_Work to do_: Print the range of lines that opens with the line containing "How much space" and closes with the last line of the listing. Include both ends; print nothing more.

▼

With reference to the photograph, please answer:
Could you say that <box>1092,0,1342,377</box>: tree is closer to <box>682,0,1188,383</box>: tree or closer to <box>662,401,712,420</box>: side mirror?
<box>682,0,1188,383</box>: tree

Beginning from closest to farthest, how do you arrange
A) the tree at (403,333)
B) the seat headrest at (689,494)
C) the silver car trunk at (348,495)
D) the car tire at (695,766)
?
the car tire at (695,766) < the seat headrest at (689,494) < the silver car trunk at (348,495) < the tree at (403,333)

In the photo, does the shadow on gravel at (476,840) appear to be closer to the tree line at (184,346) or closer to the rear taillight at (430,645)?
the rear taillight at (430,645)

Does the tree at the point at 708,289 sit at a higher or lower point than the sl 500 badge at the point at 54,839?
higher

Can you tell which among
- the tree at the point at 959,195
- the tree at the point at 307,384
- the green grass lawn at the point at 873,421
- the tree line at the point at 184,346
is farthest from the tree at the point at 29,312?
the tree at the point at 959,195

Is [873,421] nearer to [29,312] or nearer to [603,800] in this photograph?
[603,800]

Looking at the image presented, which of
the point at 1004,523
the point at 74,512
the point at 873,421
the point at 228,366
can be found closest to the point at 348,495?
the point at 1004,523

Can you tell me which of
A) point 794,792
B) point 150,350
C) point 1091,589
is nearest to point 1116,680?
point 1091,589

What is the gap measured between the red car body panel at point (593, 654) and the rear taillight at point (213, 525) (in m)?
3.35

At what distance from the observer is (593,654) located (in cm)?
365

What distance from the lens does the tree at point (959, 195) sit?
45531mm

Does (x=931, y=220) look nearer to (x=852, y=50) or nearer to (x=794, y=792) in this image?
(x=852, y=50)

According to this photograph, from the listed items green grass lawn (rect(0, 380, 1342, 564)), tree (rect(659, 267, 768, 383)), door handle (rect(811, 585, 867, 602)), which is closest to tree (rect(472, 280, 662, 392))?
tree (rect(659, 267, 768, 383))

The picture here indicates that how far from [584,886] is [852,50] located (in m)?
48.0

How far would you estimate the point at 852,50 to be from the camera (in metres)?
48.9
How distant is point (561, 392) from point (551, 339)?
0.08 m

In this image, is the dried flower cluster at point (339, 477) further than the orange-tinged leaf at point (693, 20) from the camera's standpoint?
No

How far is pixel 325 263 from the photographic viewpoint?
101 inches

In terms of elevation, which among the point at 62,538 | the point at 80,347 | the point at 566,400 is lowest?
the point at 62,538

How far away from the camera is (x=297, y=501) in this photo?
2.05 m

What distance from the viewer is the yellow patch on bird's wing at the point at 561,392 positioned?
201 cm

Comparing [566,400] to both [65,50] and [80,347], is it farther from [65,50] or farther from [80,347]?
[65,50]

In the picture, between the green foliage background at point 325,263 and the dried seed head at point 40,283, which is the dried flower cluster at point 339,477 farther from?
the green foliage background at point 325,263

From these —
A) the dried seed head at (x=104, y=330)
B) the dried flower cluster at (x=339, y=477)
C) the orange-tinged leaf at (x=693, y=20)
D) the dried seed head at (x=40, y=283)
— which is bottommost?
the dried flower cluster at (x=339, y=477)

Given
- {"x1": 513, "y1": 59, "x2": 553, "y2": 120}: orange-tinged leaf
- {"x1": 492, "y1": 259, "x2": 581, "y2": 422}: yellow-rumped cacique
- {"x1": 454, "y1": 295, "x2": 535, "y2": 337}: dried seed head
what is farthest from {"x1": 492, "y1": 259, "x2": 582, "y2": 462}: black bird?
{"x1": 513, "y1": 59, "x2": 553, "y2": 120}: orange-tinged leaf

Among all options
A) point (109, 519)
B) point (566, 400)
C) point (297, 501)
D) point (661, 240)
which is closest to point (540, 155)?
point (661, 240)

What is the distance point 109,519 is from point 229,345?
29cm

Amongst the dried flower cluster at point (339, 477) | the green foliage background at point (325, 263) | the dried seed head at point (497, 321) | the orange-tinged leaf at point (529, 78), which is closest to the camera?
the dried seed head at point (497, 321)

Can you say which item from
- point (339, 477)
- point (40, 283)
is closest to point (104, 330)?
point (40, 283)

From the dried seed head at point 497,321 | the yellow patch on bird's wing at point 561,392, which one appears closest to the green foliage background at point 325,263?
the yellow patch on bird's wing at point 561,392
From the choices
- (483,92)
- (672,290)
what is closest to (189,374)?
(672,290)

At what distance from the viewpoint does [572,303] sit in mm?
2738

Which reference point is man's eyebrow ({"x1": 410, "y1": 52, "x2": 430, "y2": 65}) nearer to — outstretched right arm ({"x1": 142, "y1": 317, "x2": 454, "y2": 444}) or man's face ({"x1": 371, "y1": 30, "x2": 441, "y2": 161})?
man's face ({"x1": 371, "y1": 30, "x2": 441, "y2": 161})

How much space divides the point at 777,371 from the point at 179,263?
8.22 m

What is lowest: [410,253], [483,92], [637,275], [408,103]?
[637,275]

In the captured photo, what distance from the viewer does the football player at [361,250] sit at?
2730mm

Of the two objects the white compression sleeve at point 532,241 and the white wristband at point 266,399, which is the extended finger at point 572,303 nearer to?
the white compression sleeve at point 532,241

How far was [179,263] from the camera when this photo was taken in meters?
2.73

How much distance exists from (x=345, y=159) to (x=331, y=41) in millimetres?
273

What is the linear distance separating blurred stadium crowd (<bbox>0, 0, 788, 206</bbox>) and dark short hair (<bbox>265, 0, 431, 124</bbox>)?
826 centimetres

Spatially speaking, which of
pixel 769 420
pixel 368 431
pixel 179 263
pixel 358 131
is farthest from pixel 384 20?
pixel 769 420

▲

_Final result_:
How much space divides the point at 777,371 from the point at 179,263?
8.22 m

What is lowest: [410,253], [483,92], [637,275], [408,103]?
[637,275]

In the captured photo, what distance from the viewer does the football player at [361,250] sit at?
2730mm

Of the two objects the white compression sleeve at point 532,241 and the white wristband at point 266,399, which is the extended finger at point 572,303 nearer to?
the white compression sleeve at point 532,241

How far was [179,263] from the camera when this photo was taken in meters?
2.73

How much distance exists from (x=345, y=159) to (x=331, y=41) in millimetres?
273

What is the linear distance separating blurred stadium crowd (<bbox>0, 0, 788, 206</bbox>) and dark short hair (<bbox>265, 0, 431, 124</bbox>)?
826 centimetres

Spatially speaking, which of
pixel 769 420
pixel 368 431
pixel 179 263
pixel 358 131
is farthest from pixel 384 20?
pixel 769 420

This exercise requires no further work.